■ What the exercise asks ■
Copy out the data exactly, leaving the pictures behind.

·····

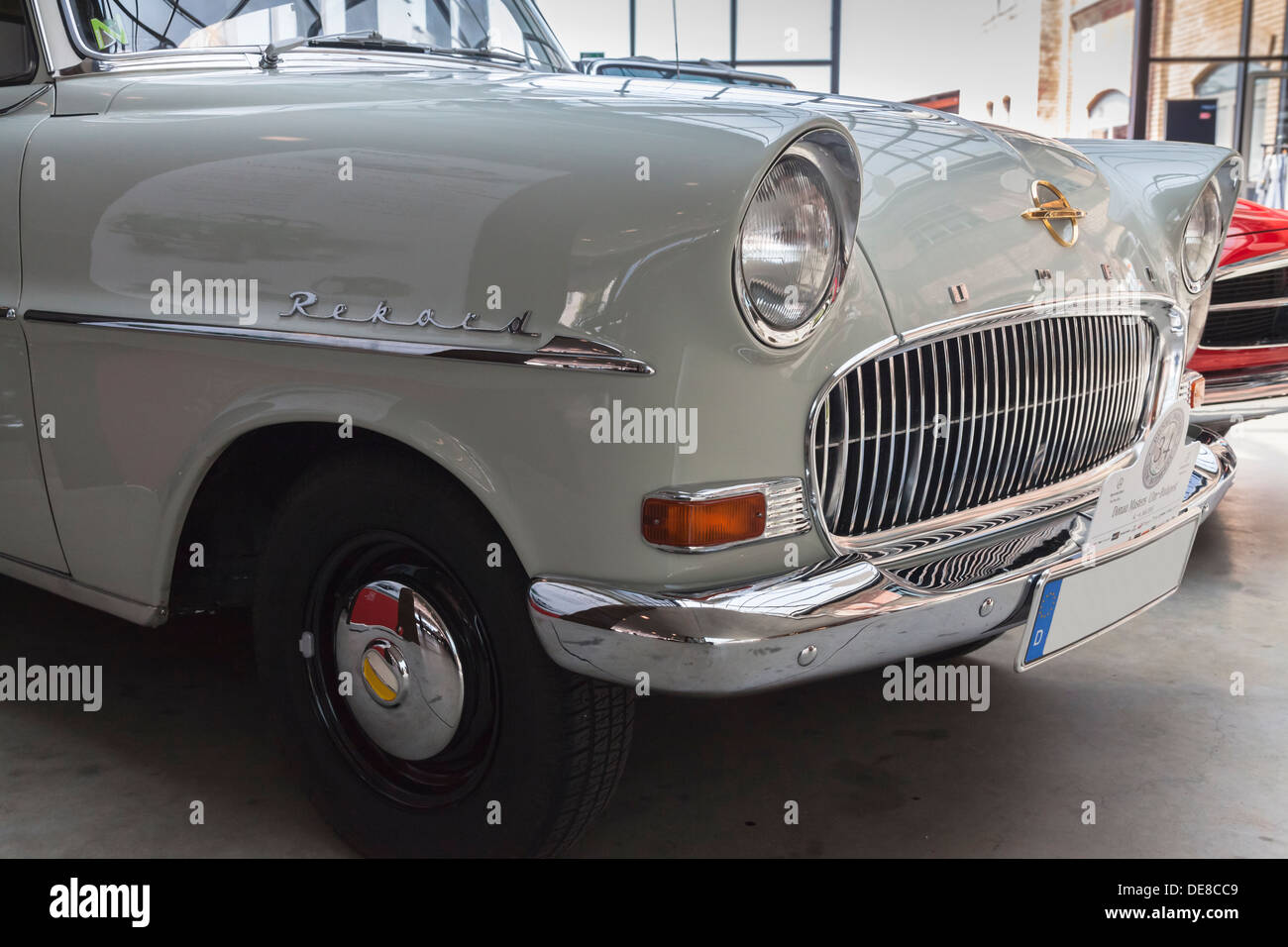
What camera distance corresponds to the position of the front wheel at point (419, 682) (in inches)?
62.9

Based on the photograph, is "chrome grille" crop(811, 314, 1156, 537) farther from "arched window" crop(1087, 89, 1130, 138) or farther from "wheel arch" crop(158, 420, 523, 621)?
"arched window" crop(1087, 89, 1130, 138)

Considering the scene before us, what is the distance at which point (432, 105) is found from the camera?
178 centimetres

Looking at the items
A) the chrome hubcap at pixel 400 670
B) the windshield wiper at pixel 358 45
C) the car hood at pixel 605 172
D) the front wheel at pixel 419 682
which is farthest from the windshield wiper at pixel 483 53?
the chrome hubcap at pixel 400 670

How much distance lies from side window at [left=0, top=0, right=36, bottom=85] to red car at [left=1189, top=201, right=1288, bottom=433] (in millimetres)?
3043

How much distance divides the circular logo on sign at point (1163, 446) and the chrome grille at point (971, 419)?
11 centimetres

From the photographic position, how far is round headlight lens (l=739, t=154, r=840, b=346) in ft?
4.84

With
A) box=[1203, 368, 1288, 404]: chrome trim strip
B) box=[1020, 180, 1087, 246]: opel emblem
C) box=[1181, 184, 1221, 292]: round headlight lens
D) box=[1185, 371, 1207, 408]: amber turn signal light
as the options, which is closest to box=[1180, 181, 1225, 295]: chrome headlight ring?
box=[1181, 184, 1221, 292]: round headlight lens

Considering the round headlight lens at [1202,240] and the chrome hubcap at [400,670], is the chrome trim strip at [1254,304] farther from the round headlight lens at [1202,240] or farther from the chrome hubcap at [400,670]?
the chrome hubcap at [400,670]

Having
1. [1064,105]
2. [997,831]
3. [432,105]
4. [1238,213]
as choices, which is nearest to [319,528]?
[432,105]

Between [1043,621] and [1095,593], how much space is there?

·····

■ Full response ■
What camera distance corresponds to the position of the front wheel at point (419, 682) (in inches)?
62.9

Based on the photograph, is "chrome grille" crop(811, 314, 1156, 537) farther from "arched window" crop(1087, 89, 1130, 138) or farther from "wheel arch" crop(158, 420, 523, 621)?
"arched window" crop(1087, 89, 1130, 138)

Considering the scene before us, what is the distance at which point (432, 105) is found from the camera?
178 centimetres

Looking at the items
A) the chrome hubcap at pixel 400 670
B) the windshield wiper at pixel 358 45
C) the car hood at pixel 605 172
D) the front wheel at pixel 419 682
which is farthest from the windshield wiper at pixel 483 53?
the chrome hubcap at pixel 400 670

How much distance lies from side window at [left=0, top=0, right=36, bottom=85] to red car at [left=1189, top=201, right=1288, bottom=433] (in millimetres)?
3043

How much distance divides the circular logo on sign at point (1163, 446) and the chrome grille at point (971, 419)?
11 centimetres

From the photographic position, how far is round headlight lens (l=739, t=154, r=840, b=346) in ft?
4.84

With
A) box=[1203, 368, 1288, 404]: chrome trim strip
B) box=[1020, 180, 1087, 246]: opel emblem
C) box=[1181, 184, 1221, 292]: round headlight lens
D) box=[1185, 371, 1207, 408]: amber turn signal light
as the options, which is closest to box=[1180, 181, 1225, 295]: chrome headlight ring?
box=[1181, 184, 1221, 292]: round headlight lens

Considering the round headlight lens at [1202,240] and the chrome hubcap at [400,670], is the chrome trim strip at [1254,304] farther from the round headlight lens at [1202,240] or farther from the chrome hubcap at [400,670]?
the chrome hubcap at [400,670]

Having
1. [1064,105]
2. [997,831]
3. [432,105]
4. [1238,213]
as choices, which is nearest to [319,528]?
[432,105]

Between [1043,621] and [1095,593], how much space is there?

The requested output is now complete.